Siz, 6 Şubat depremlerinden sonra Malatya’yı ziyaret edebildiniz mi?
Hayır. Ama Malatya’yı çok önceleri çalışmış biriyim. Ben, Malatya’ya X’ten bir teklifte bulundum. Eğer sponsor bulunursa (belediyeler vs.) Malatya-Ovacık fayı üzerinde kazılar yapabilir, bu faya yönelik en güncel verileri paylaşabilirim, dedim. Üstelik kazı, konaklama, ulaşım giderleri dışında kendim için hiçbir ücret talep etmeden… Belediye veya bir başka kurum bu masrafları karşılasaydı Malatya-Ovacık fayında ortalama 10-15 kazı yapıp bu fayın deprem üretip üretmeyeceğini araştırabilirdim. Güncel rakamlarla bugün bir kazı, 1 milyondan aşağı olmaz. 10-15 kazı yapılsa sadece kazı maliyeti 15 milyon civarında olur. Fakat bu teklifime hiç kimseden veya hiçbir kurumdan geri dönüş olmadı.
Sayın Demirtaş, dergimize konuk olduğunuz için teşekkür ederim.
Ben teşekkür ederim. Sizlere de kolaylıklar ve başarılar dilerim."
_______
DR. RAMAZAN DEMİRTAŞ KİMDİR?
1965 Aksaray doğumlu olan Dr. Ramazan Demirtaş, 1982 yılında girdiği Ankara Üniversitesi Fen Fakültesi Jeoloji Mühendisliği Bölümü’nü üstün başarı belgesi alarak bölüm birinciliği ile tamamladı. 1993 yılında jeoloji yüksek mühendisi oldu.
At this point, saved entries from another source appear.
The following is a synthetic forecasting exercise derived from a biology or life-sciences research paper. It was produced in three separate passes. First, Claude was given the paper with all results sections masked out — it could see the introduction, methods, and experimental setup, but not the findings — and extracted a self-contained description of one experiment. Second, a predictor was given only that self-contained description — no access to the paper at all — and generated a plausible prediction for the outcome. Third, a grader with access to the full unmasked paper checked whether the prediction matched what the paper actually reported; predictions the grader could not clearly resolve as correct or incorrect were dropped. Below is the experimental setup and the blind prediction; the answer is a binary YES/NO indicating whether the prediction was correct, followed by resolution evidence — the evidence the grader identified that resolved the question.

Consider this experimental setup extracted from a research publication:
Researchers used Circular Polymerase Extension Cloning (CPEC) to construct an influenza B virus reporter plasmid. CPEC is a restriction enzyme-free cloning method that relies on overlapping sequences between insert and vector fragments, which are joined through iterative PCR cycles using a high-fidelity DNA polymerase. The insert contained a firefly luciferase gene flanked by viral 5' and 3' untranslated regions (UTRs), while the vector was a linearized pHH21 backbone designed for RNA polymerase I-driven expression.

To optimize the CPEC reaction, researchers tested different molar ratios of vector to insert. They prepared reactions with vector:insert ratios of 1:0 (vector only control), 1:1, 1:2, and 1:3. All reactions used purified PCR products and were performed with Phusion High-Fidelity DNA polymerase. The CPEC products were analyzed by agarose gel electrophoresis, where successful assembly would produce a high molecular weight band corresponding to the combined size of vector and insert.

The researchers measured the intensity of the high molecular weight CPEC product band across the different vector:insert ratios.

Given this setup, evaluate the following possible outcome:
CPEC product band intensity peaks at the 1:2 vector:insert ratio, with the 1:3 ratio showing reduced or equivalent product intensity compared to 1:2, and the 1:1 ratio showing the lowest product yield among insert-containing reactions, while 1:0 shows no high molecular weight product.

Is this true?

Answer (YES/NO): NO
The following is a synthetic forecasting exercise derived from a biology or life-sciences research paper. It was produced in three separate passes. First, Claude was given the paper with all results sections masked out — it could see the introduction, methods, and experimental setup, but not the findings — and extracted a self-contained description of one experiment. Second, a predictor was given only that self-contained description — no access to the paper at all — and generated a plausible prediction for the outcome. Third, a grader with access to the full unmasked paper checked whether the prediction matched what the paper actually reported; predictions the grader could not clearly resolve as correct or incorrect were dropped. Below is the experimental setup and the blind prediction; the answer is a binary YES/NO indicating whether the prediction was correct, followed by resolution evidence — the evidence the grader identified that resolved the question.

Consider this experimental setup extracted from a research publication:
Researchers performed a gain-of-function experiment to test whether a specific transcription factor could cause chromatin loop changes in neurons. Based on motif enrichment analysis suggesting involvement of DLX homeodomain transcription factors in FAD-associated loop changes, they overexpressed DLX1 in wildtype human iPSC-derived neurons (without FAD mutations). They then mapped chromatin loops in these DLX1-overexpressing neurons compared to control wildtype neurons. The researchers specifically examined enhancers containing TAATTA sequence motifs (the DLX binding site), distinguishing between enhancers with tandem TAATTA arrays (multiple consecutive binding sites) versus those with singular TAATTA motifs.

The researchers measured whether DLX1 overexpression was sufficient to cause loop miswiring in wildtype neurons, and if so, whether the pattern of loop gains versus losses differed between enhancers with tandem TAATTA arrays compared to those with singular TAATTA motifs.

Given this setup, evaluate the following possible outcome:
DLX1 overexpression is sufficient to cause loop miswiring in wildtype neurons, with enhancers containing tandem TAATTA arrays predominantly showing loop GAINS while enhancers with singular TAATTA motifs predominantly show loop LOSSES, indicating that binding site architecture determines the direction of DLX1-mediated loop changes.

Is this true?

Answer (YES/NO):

Aynı yıl, Ankara Üniversitesi Fen Fakültesi Jeoloji Mühendisliği Bölümü’nde doktora eğitimine başladı. 1994-1995 yıllarında Japonya’da düzenlenen “Sismoloji ve Deprem Mühendisliği” eğitimine katıldı. 1996 yılında Çin’de düzenlenen “Depremlerin Önceden Bilinmesi” konulu eğitime katıldı. 1998-1999 yıllarında, yapmış olduğu çalışmalardan dolayı JMO Hizmet Ödülü’ne layık görüldü. 1996-2002 yılları arasında TMMOB Jeoloji Mühendisleri Odası Doğal Afetler Üyesi olarak görev yaptı. 2002-2003 yıllarında TMMOB Jeoloji Mühendisleri Odası Yönetim Kurulu Üyeliğine seçildi. 2009-2021 yılları arasında AFAD Deprem Dairesi Başkanlığında görev yapan Dr. Ramazan Demirtaş, emekli olduktan sonra büyük jeotermal şirketlere danışmanlık hizmeti vermeye başladı.